Fragmentation dynamics of CO23+ investigated by multiple electron capture in collisions with slow highly charged ions

Fragmentation of highly charged molecular ions or clusters consisting of more than two atoms can proceed in an onestep synchronous manner where all bonds break simultaneously or sequentially by emitting one ion after the other. We separated these decay channels for the fragmentation of CO23+ ions by measuring the momenta of the ionic fragments. We show that the total energy deposited in the molecular ion is a control parameter which switches between three distinct fragmentation pathways: the sequential fragmentation in which the emission of an O+ ion leaves a rotating CO2+ ion behind that fragments after a time delay, the Coulomb explosion and an in-between fragmentation - the asynchronous dissociation. These mechanisms are directly distinguishable in Dalitz plots and Newton diagrams of the fragment momenta. The CO23+ ions are produced by multiple electron capture in collisions with 3.2 keV/u Ar8+ ions.

💡 Research Summary

In this work the authors investigate the fragmentation dynamics of the trication CO₂³⁺ that is produced by multiple electron capture in collisions with slow, highly charged Ar⁸⁺ ions (3.2 keV/u). The experiment employs a Cold Target Recoil Ion Momentum Spectroscopy (COLTRIMS) apparatus, which records the three‑dimensional momenta of all ionic fragments (C⁺, O⁺, O⁺) in coincidence. By reconstructing the full momentum vectors the authors are able to analyse the correlations among the three fragments and to distinguish different breakup pathways.

The data are visualised using Dalitz plots, which map the relative kinetic‑energy sharing among the three fragments onto a triangular coordinate system, and Newton diagrams, which display the momentum vectors of two fragments with respect to the third. These representations reveal three distinct fragmentation mechanisms that dominate under different internal energy conditions.

1. Coulomb explosion (simultaneous breakup). When the total energy deposited in the molecular ion is high, the three bonds break essentially at the same instant. The Dalitz plot shows a uniform distribution near the centre of the triangle, indicating equal energy sharing, while the Newton diagram displays an almost equilateral triangle of momentum vectors, characteristic of a prompt three‑body Coulomb repulsion.

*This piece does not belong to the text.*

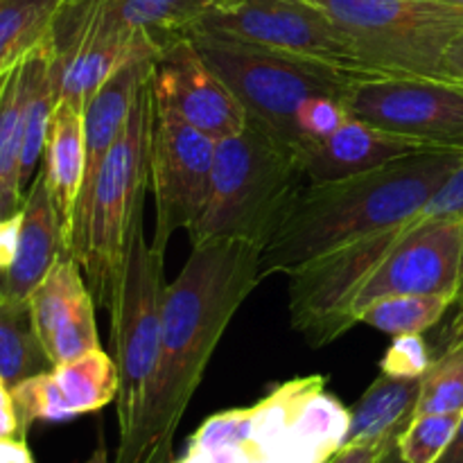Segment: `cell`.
Wrapping results in <instances>:
<instances>
[{"label":"cell","instance_id":"6da1fadb","mask_svg":"<svg viewBox=\"0 0 463 463\" xmlns=\"http://www.w3.org/2000/svg\"><path fill=\"white\" fill-rule=\"evenodd\" d=\"M190 247L184 269L165 288L156 369L134 432L118 443L116 463L175 461V434L208 362L235 312L262 280L260 244L211 238Z\"/></svg>","mask_w":463,"mask_h":463},{"label":"cell","instance_id":"7a4b0ae2","mask_svg":"<svg viewBox=\"0 0 463 463\" xmlns=\"http://www.w3.org/2000/svg\"><path fill=\"white\" fill-rule=\"evenodd\" d=\"M461 163L463 149H420L360 175L307 181L262 249L260 276L292 274L330 249L414 220Z\"/></svg>","mask_w":463,"mask_h":463},{"label":"cell","instance_id":"3957f363","mask_svg":"<svg viewBox=\"0 0 463 463\" xmlns=\"http://www.w3.org/2000/svg\"><path fill=\"white\" fill-rule=\"evenodd\" d=\"M156 102L152 80L143 86L125 129L99 165L89 193L75 203L66 249L84 271L95 306L111 310L127 249L145 217Z\"/></svg>","mask_w":463,"mask_h":463},{"label":"cell","instance_id":"277c9868","mask_svg":"<svg viewBox=\"0 0 463 463\" xmlns=\"http://www.w3.org/2000/svg\"><path fill=\"white\" fill-rule=\"evenodd\" d=\"M306 184L297 149L249 120L238 134L217 140L208 202L188 233L190 244L240 238L265 249Z\"/></svg>","mask_w":463,"mask_h":463},{"label":"cell","instance_id":"5b68a950","mask_svg":"<svg viewBox=\"0 0 463 463\" xmlns=\"http://www.w3.org/2000/svg\"><path fill=\"white\" fill-rule=\"evenodd\" d=\"M199 52L242 102L249 120L298 149V111L319 95H346L357 77L292 54L260 48L233 36L194 27L188 32Z\"/></svg>","mask_w":463,"mask_h":463},{"label":"cell","instance_id":"8992f818","mask_svg":"<svg viewBox=\"0 0 463 463\" xmlns=\"http://www.w3.org/2000/svg\"><path fill=\"white\" fill-rule=\"evenodd\" d=\"M375 75L448 77L443 57L463 30L461 5L439 0H312Z\"/></svg>","mask_w":463,"mask_h":463},{"label":"cell","instance_id":"52a82bcc","mask_svg":"<svg viewBox=\"0 0 463 463\" xmlns=\"http://www.w3.org/2000/svg\"><path fill=\"white\" fill-rule=\"evenodd\" d=\"M163 256L145 238V217L138 220L127 249L120 288L111 306V346L118 366V430L129 439L143 411L145 393L156 369L161 346V312L165 297Z\"/></svg>","mask_w":463,"mask_h":463},{"label":"cell","instance_id":"ba28073f","mask_svg":"<svg viewBox=\"0 0 463 463\" xmlns=\"http://www.w3.org/2000/svg\"><path fill=\"white\" fill-rule=\"evenodd\" d=\"M411 220L330 249L288 274V307L292 328L321 348L353 328V303L380 262L410 229Z\"/></svg>","mask_w":463,"mask_h":463},{"label":"cell","instance_id":"9c48e42d","mask_svg":"<svg viewBox=\"0 0 463 463\" xmlns=\"http://www.w3.org/2000/svg\"><path fill=\"white\" fill-rule=\"evenodd\" d=\"M197 27L351 77L375 75L342 27L312 0H215Z\"/></svg>","mask_w":463,"mask_h":463},{"label":"cell","instance_id":"30bf717a","mask_svg":"<svg viewBox=\"0 0 463 463\" xmlns=\"http://www.w3.org/2000/svg\"><path fill=\"white\" fill-rule=\"evenodd\" d=\"M348 116L423 147L463 149V81L450 77H357L344 95Z\"/></svg>","mask_w":463,"mask_h":463},{"label":"cell","instance_id":"8fae6325","mask_svg":"<svg viewBox=\"0 0 463 463\" xmlns=\"http://www.w3.org/2000/svg\"><path fill=\"white\" fill-rule=\"evenodd\" d=\"M217 140L156 107L149 188L156 202L152 249L165 253L175 231H193L211 190Z\"/></svg>","mask_w":463,"mask_h":463},{"label":"cell","instance_id":"7c38bea8","mask_svg":"<svg viewBox=\"0 0 463 463\" xmlns=\"http://www.w3.org/2000/svg\"><path fill=\"white\" fill-rule=\"evenodd\" d=\"M463 279V220L414 217L396 247L371 274L353 303V319L375 301L401 294L457 297Z\"/></svg>","mask_w":463,"mask_h":463},{"label":"cell","instance_id":"4fadbf2b","mask_svg":"<svg viewBox=\"0 0 463 463\" xmlns=\"http://www.w3.org/2000/svg\"><path fill=\"white\" fill-rule=\"evenodd\" d=\"M152 93L158 109L172 111L213 140L238 134L249 122L242 102L203 59L190 34L165 36L161 41Z\"/></svg>","mask_w":463,"mask_h":463},{"label":"cell","instance_id":"5bb4252c","mask_svg":"<svg viewBox=\"0 0 463 463\" xmlns=\"http://www.w3.org/2000/svg\"><path fill=\"white\" fill-rule=\"evenodd\" d=\"M54 66L59 77V104L84 109L90 95L127 63L158 57L161 41L149 32L104 25L52 27Z\"/></svg>","mask_w":463,"mask_h":463},{"label":"cell","instance_id":"9a60e30c","mask_svg":"<svg viewBox=\"0 0 463 463\" xmlns=\"http://www.w3.org/2000/svg\"><path fill=\"white\" fill-rule=\"evenodd\" d=\"M118 384L116 362L102 348L23 380L12 387L21 437H25L36 420L61 423L99 411L116 401Z\"/></svg>","mask_w":463,"mask_h":463},{"label":"cell","instance_id":"2e32d148","mask_svg":"<svg viewBox=\"0 0 463 463\" xmlns=\"http://www.w3.org/2000/svg\"><path fill=\"white\" fill-rule=\"evenodd\" d=\"M21 213L23 224L16 258H14L12 267L0 276V292L27 301L50 274L54 262L66 253L61 217L54 206L52 193H50L41 165L30 188L25 190Z\"/></svg>","mask_w":463,"mask_h":463},{"label":"cell","instance_id":"e0dca14e","mask_svg":"<svg viewBox=\"0 0 463 463\" xmlns=\"http://www.w3.org/2000/svg\"><path fill=\"white\" fill-rule=\"evenodd\" d=\"M420 149L432 147H423L405 136L389 134L348 116V120L333 134L303 147L298 158L307 181H330L369 172Z\"/></svg>","mask_w":463,"mask_h":463},{"label":"cell","instance_id":"ac0fdd59","mask_svg":"<svg viewBox=\"0 0 463 463\" xmlns=\"http://www.w3.org/2000/svg\"><path fill=\"white\" fill-rule=\"evenodd\" d=\"M215 0H63L54 27L104 25L165 36L188 34L203 21Z\"/></svg>","mask_w":463,"mask_h":463},{"label":"cell","instance_id":"d6986e66","mask_svg":"<svg viewBox=\"0 0 463 463\" xmlns=\"http://www.w3.org/2000/svg\"><path fill=\"white\" fill-rule=\"evenodd\" d=\"M156 57H143L127 63L125 68L109 77L89 98L81 109V127H84V181H81L80 202L89 193L99 165L107 158L109 149L118 140L120 131L129 120L134 104L143 86L152 80Z\"/></svg>","mask_w":463,"mask_h":463},{"label":"cell","instance_id":"ffe728a7","mask_svg":"<svg viewBox=\"0 0 463 463\" xmlns=\"http://www.w3.org/2000/svg\"><path fill=\"white\" fill-rule=\"evenodd\" d=\"M423 389L420 378L383 373L353 405L346 443H384L398 450V437L414 420Z\"/></svg>","mask_w":463,"mask_h":463},{"label":"cell","instance_id":"44dd1931","mask_svg":"<svg viewBox=\"0 0 463 463\" xmlns=\"http://www.w3.org/2000/svg\"><path fill=\"white\" fill-rule=\"evenodd\" d=\"M25 72V104H23V154L21 184L30 188L48 143L50 122L59 104V77L54 66L52 39L23 59Z\"/></svg>","mask_w":463,"mask_h":463},{"label":"cell","instance_id":"7402d4cb","mask_svg":"<svg viewBox=\"0 0 463 463\" xmlns=\"http://www.w3.org/2000/svg\"><path fill=\"white\" fill-rule=\"evenodd\" d=\"M41 167L61 217L63 240L68 242L72 211L84 181V127H81V111L71 104H57L54 109Z\"/></svg>","mask_w":463,"mask_h":463},{"label":"cell","instance_id":"603a6c76","mask_svg":"<svg viewBox=\"0 0 463 463\" xmlns=\"http://www.w3.org/2000/svg\"><path fill=\"white\" fill-rule=\"evenodd\" d=\"M27 301H30L32 319H34L36 333L43 342L45 353H48V344L63 326L95 307L84 271L68 251L54 262L50 274Z\"/></svg>","mask_w":463,"mask_h":463},{"label":"cell","instance_id":"cb8c5ba5","mask_svg":"<svg viewBox=\"0 0 463 463\" xmlns=\"http://www.w3.org/2000/svg\"><path fill=\"white\" fill-rule=\"evenodd\" d=\"M23 104L25 72L18 61L0 75V220L21 213L25 199L21 184Z\"/></svg>","mask_w":463,"mask_h":463},{"label":"cell","instance_id":"d4e9b609","mask_svg":"<svg viewBox=\"0 0 463 463\" xmlns=\"http://www.w3.org/2000/svg\"><path fill=\"white\" fill-rule=\"evenodd\" d=\"M52 366L36 333L30 301L0 292V378L12 389Z\"/></svg>","mask_w":463,"mask_h":463},{"label":"cell","instance_id":"484cf974","mask_svg":"<svg viewBox=\"0 0 463 463\" xmlns=\"http://www.w3.org/2000/svg\"><path fill=\"white\" fill-rule=\"evenodd\" d=\"M63 0H0V75L52 39Z\"/></svg>","mask_w":463,"mask_h":463},{"label":"cell","instance_id":"4316f807","mask_svg":"<svg viewBox=\"0 0 463 463\" xmlns=\"http://www.w3.org/2000/svg\"><path fill=\"white\" fill-rule=\"evenodd\" d=\"M455 298L441 294H401L375 301L360 315V324L371 326L380 333L423 335L446 317Z\"/></svg>","mask_w":463,"mask_h":463},{"label":"cell","instance_id":"83f0119b","mask_svg":"<svg viewBox=\"0 0 463 463\" xmlns=\"http://www.w3.org/2000/svg\"><path fill=\"white\" fill-rule=\"evenodd\" d=\"M416 414H463V335L423 375Z\"/></svg>","mask_w":463,"mask_h":463},{"label":"cell","instance_id":"f1b7e54d","mask_svg":"<svg viewBox=\"0 0 463 463\" xmlns=\"http://www.w3.org/2000/svg\"><path fill=\"white\" fill-rule=\"evenodd\" d=\"M461 414H416L398 437L402 463H437L459 428Z\"/></svg>","mask_w":463,"mask_h":463},{"label":"cell","instance_id":"f546056e","mask_svg":"<svg viewBox=\"0 0 463 463\" xmlns=\"http://www.w3.org/2000/svg\"><path fill=\"white\" fill-rule=\"evenodd\" d=\"M348 120V111L344 107V98L337 95H319L307 99L298 111V149L301 152L307 145L326 138L335 129Z\"/></svg>","mask_w":463,"mask_h":463},{"label":"cell","instance_id":"4dcf8cb0","mask_svg":"<svg viewBox=\"0 0 463 463\" xmlns=\"http://www.w3.org/2000/svg\"><path fill=\"white\" fill-rule=\"evenodd\" d=\"M432 362L434 357L423 335H401L384 353L380 371L387 375H396V378H420L428 373Z\"/></svg>","mask_w":463,"mask_h":463},{"label":"cell","instance_id":"1f68e13d","mask_svg":"<svg viewBox=\"0 0 463 463\" xmlns=\"http://www.w3.org/2000/svg\"><path fill=\"white\" fill-rule=\"evenodd\" d=\"M423 220H463V163L419 213Z\"/></svg>","mask_w":463,"mask_h":463},{"label":"cell","instance_id":"d6a6232c","mask_svg":"<svg viewBox=\"0 0 463 463\" xmlns=\"http://www.w3.org/2000/svg\"><path fill=\"white\" fill-rule=\"evenodd\" d=\"M326 463H402L398 450L384 443H351Z\"/></svg>","mask_w":463,"mask_h":463},{"label":"cell","instance_id":"836d02e7","mask_svg":"<svg viewBox=\"0 0 463 463\" xmlns=\"http://www.w3.org/2000/svg\"><path fill=\"white\" fill-rule=\"evenodd\" d=\"M21 224L23 213L0 220V276L12 267L14 258H16L18 238H21Z\"/></svg>","mask_w":463,"mask_h":463},{"label":"cell","instance_id":"e575fe53","mask_svg":"<svg viewBox=\"0 0 463 463\" xmlns=\"http://www.w3.org/2000/svg\"><path fill=\"white\" fill-rule=\"evenodd\" d=\"M21 437V423H18L16 407H14L12 389L0 378V439Z\"/></svg>","mask_w":463,"mask_h":463},{"label":"cell","instance_id":"d590c367","mask_svg":"<svg viewBox=\"0 0 463 463\" xmlns=\"http://www.w3.org/2000/svg\"><path fill=\"white\" fill-rule=\"evenodd\" d=\"M0 463H34L25 437L0 439Z\"/></svg>","mask_w":463,"mask_h":463},{"label":"cell","instance_id":"8d00e7d4","mask_svg":"<svg viewBox=\"0 0 463 463\" xmlns=\"http://www.w3.org/2000/svg\"><path fill=\"white\" fill-rule=\"evenodd\" d=\"M443 68H446V75L450 80L463 81V30L455 36V41L450 43V48L446 50V57H443Z\"/></svg>","mask_w":463,"mask_h":463},{"label":"cell","instance_id":"74e56055","mask_svg":"<svg viewBox=\"0 0 463 463\" xmlns=\"http://www.w3.org/2000/svg\"><path fill=\"white\" fill-rule=\"evenodd\" d=\"M437 463H463V414L459 420V428H457L455 439L448 446V450L443 452V457Z\"/></svg>","mask_w":463,"mask_h":463},{"label":"cell","instance_id":"f35d334b","mask_svg":"<svg viewBox=\"0 0 463 463\" xmlns=\"http://www.w3.org/2000/svg\"><path fill=\"white\" fill-rule=\"evenodd\" d=\"M452 307H457V315H455V319H452V330H455V335L459 337V335H463V279H461L459 292H457Z\"/></svg>","mask_w":463,"mask_h":463},{"label":"cell","instance_id":"ab89813d","mask_svg":"<svg viewBox=\"0 0 463 463\" xmlns=\"http://www.w3.org/2000/svg\"><path fill=\"white\" fill-rule=\"evenodd\" d=\"M86 463H109V461H107V455H104V450H98Z\"/></svg>","mask_w":463,"mask_h":463},{"label":"cell","instance_id":"60d3db41","mask_svg":"<svg viewBox=\"0 0 463 463\" xmlns=\"http://www.w3.org/2000/svg\"><path fill=\"white\" fill-rule=\"evenodd\" d=\"M439 3H448V5H461V7H463V0H439Z\"/></svg>","mask_w":463,"mask_h":463}]
</instances>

2. Sequential fragmentation. At lower deposited energies the first step is the emission of a single O⁺ ion, leaving behind a rotating CO₂⁺ fragment. After a measurable time delay the remaining CO₂⁺ dissociates into C⁺ and a second O⁺. In the Dalitz plot this pathway appears as a linear band displaced from the centre, reflecting an asymmetric energy partition. The Newton diagram shows a dominant momentum vector for the first O⁺ and a much smaller, correlated pair for the C⁺–O⁺ pair, evidencing the delayed second step.

3. Asynchronous (intermediate) dissociation. Between the two extremes a third pathway is observed, in which the two bonds break almost simultaneously but not perfectly symmetrically. The Dalitz plot exhibits curved structures offset from the centre, and the Newton diagram shows a slightly distorted triangular arrangement. This “asynchronous” breakup carries a kinetic‑energy release (KER) intermediate between the pure Coulomb explosion and the sequential case, and the energy sharing among fragments is modestly asymmetric.

A key finding is that the total internal energy deposited by the electron‑capture process acts as a control parameter that switches the system from sequential → asynchronous → Coulomb‑explosion regimes. By varying the collision energy and the charge state of the projectile, the authors map out how the probability of each pathway changes. The KER distributions corroborate this picture: low‑energy events show a small KER peak (sequential), intermediate energies produce a broader distribution (asynchronous), and high‑energy collisions yield a large‑KER peak (Coulomb explosion).

The study demonstrates that momentum‑correlation techniques can unambiguously separate complex three‑body breakup mechanisms in polyatomic ions. It also provides quantitative insight into how multiple electron capture redistributes charge and internal energy, thereby dictating the subsequent nuclear dynamics. The methodology and conclusions are directly relevant to other fields where highly charged ions interact with molecules, such as ion‑beam cancer therapy, plasma processing, and ultrafast laser‑matter interaction studies. By establishing the deposited energy as a tunable knob for controlling fragmentation pathways, the work opens avenues for steering chemical reactions at the most fundamental, few‑body level.